Alternatively, OGA determines which objects are no longer in use by determining which objects are no longer reachable from a set of “root” objects that are known to be anchor points for all objects in use at any given time. The object graph is analyzed in an automated fashion where the GC concurrently traverses the “live” object graph and then repeats the process again and again in successive cycles while user threads concurrently execute. When the GC determines that an object is no longer reachable from the total set of root objects, it infers that the object's allocation is no longer in use and can be reclaimed. OGA importantly does not suffer ARC's reference cycle blind-spot but can potentially degrade runtime performance as the number of objects in the live object graph grows and must be repeatedly traversed.
OGA is regarded as a “true” garbage collection since it completely frees developers from managing object lifetimes and how and where object references are stored. However, OGA load must be amortized evenly so that active user threads remain responsive and do not experience uneven spurts of latency. OGAs that efficiently and robustly support a multithreaded runtime environment are of significant academic interest because of the inherent complexity and design tradeoffs involved, especially when one considers the operational requirements of commercial and scientific computing scenarios which rely so heavily upon them.
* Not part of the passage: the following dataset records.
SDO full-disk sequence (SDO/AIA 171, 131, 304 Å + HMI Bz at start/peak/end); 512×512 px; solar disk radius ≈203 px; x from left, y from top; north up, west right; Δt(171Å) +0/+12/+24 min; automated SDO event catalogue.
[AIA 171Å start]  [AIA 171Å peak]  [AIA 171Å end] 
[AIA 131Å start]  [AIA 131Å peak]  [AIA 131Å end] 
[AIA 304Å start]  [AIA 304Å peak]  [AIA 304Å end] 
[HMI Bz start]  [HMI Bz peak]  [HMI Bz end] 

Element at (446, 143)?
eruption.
“Tri-color mark and sweep,” frequently outlined in academic material, is an OGA algorithm that marks objects with “colors” (i.e., meta states) that indicate whether each object is known to be:
(a) in use (i.e., referenced directly by a GC root or indirectly by other objects in use),
(b) in use but contains object references requiring sub-traversal, or
(c) no longer in use (i.e., not referenced by any objects currently in use)
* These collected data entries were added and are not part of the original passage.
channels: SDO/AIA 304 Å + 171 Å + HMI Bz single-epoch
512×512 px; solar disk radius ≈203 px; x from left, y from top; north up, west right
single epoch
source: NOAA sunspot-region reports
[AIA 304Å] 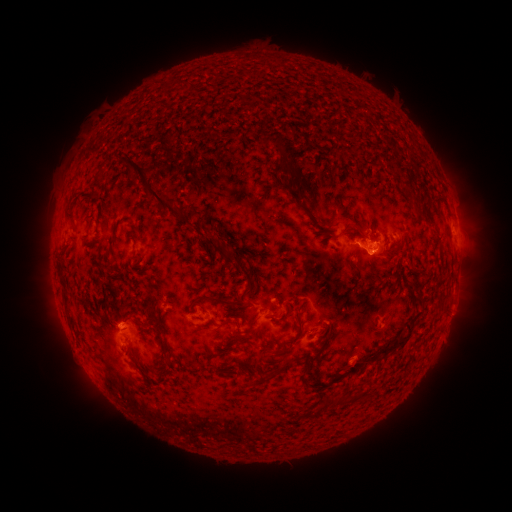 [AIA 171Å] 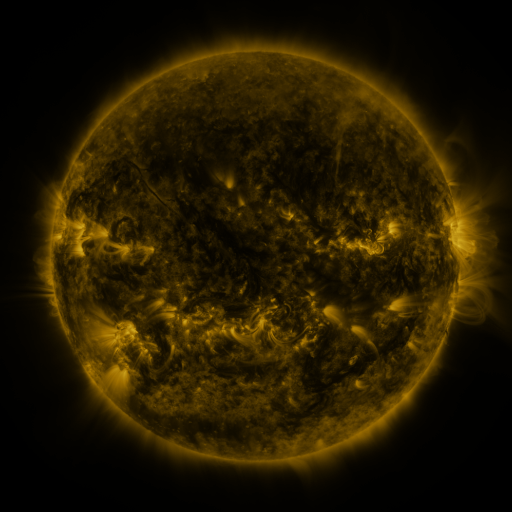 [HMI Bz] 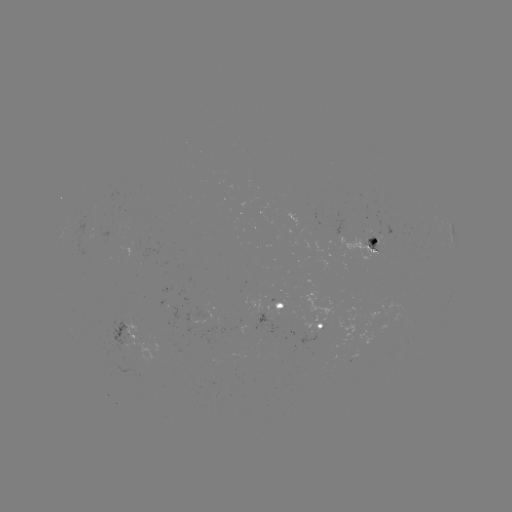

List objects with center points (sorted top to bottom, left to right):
spotted active region: (368, 245)
spotted active region: (280, 305)
spotted active region: (194, 318)
spotted active region: (317, 325)
spotted active region: (128, 336)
The “mark phase” of each GC cycle begins by marking the GC roots as (b) and ends when there are no more objects requiring further analysis/traversal. After the mark phase is complete, objects not explicitly marked as being “in use” are therefore unreachable and are implicitly (c) and can be reclaimed. Although tri-color mark and sweep has well-acknowledged success in single-threaded environments, it does not translate well to a multithreaded environment where alterations to the object graph caused by user thread activity occur concurrently with the GC performing OGA. To see the problem, consider a multithreaded environment where the GC happens to traverse an area of the object graph that is simultaneously being altered by a concurrently executing user thread. Inevitably, an object will inadvertently “escape” GC traversal and will therefore mistakenly be regarded as unreachable (and thus be eligible for collection). When the garbage collector attempts to reclaim an escaped object, an internal halt, crash, or data corruption will occur later when the “dangling” object reference is later followed to the now-reclaimed memory region. Note how this issue occurs because the GC witnesses the object graph state during transition due to concurrent user thread activity, not because the principles of live object reachability are flawed.
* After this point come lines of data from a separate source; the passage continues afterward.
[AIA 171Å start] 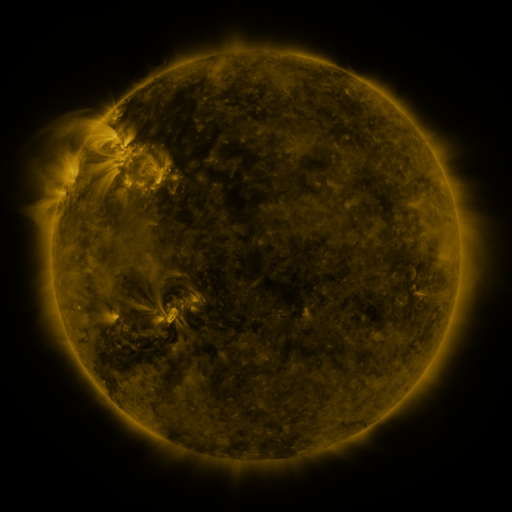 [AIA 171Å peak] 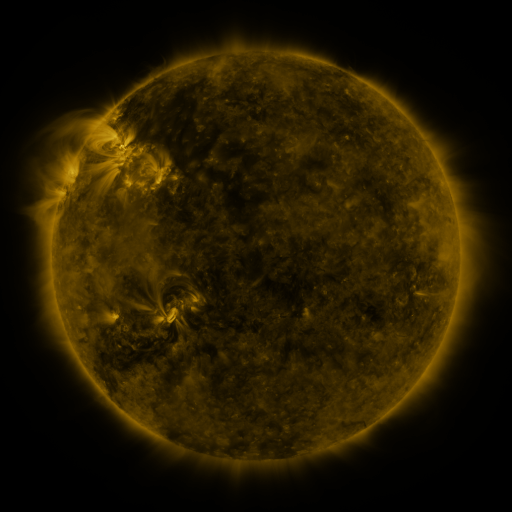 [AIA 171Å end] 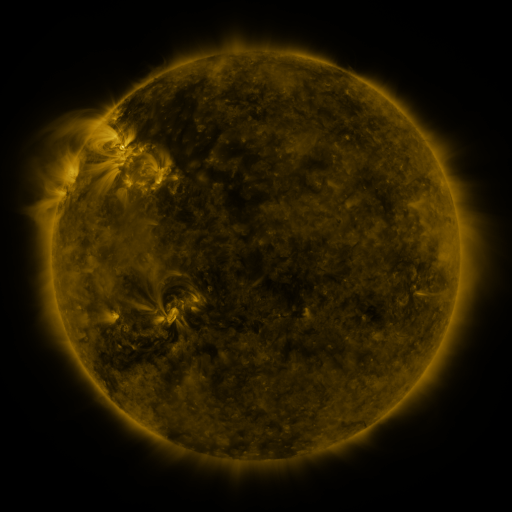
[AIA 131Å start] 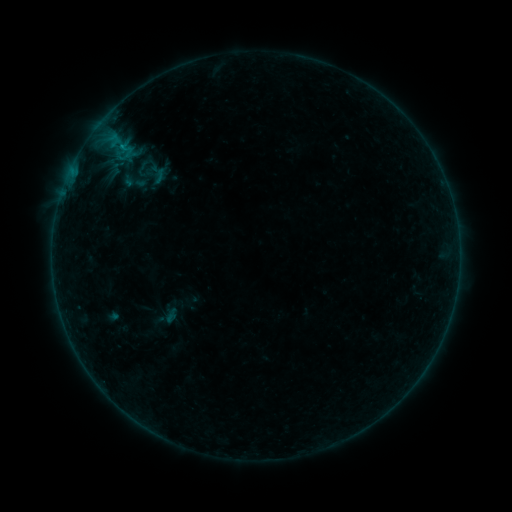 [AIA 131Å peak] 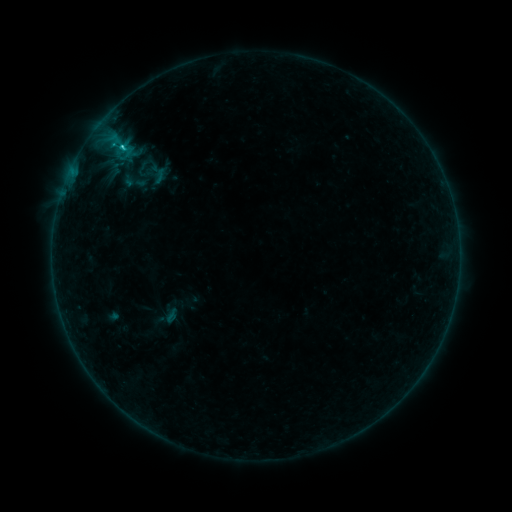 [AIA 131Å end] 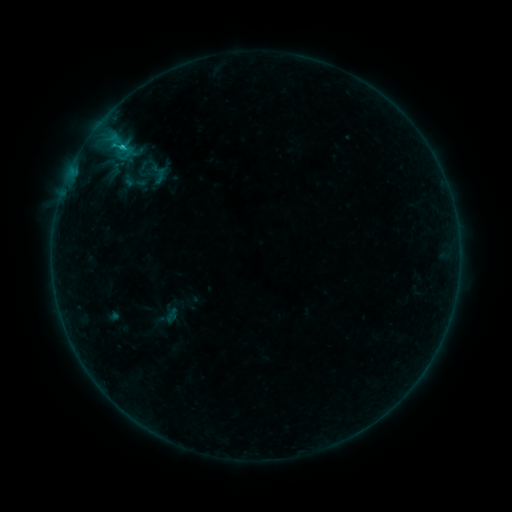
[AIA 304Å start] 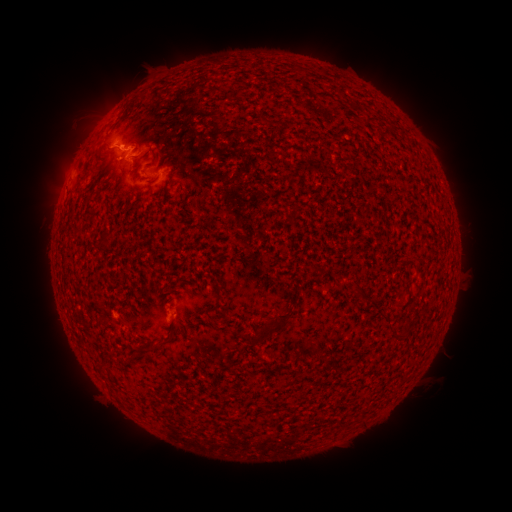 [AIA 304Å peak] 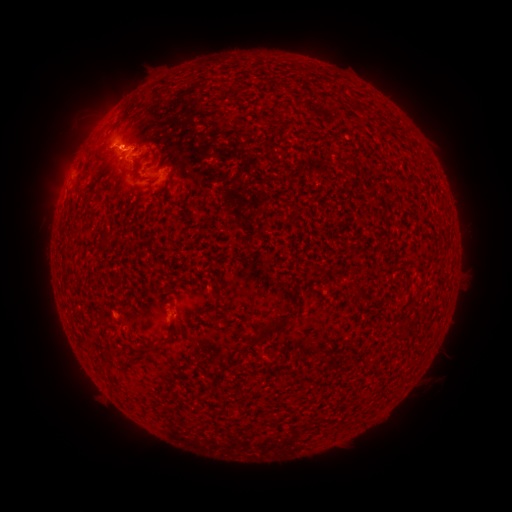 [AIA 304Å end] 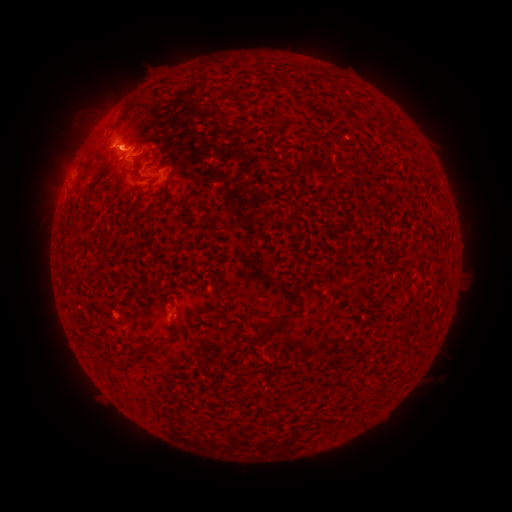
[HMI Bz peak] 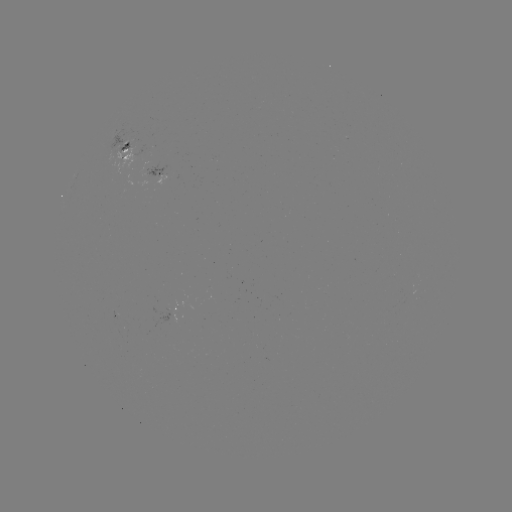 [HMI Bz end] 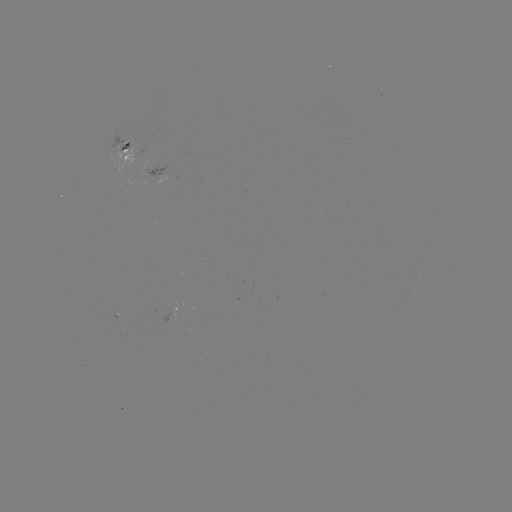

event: flare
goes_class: C1.1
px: (121, 149)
To address the multithreaded hazards of tri-color mark and sweep, developers add synchronization mechanisms in order to prevent user threads from altering the object graph in ways that could otherwise cause objects to escape and be mistakenly reclaimed. However, frequent and repeated synchronization adds additional runtime overhead that degrades overall user/client code performance. Examples of synchronizing mechanisms are: OS-level synchronization objects, busy-waiting, object transactional analysis, and memory barriers/tripwires that signal when object graph re-marking is required. Some concurrent mark and sweep approaches use more than three colors/states but still require, and are characterized by, frequent and repeated synchronization invocation in order to ensure GC traversal correctness. More specifically, in conventional concurrent mark and sweep GCs, the total sum of synchronization overhead in a GC traversal cycle is proportional to object graph alteration activity (i.e. “Order N” running time). In contrast, a GC is more attractive if the total synchronization overhead for each traversal cycle is fixed and does not depend on user thread activity (i.e., “Order 1” running time). Conventional concurrent OGA implementations are characterized by using synchronization mechanisms to gate object graph alterations that grow with user thread activity.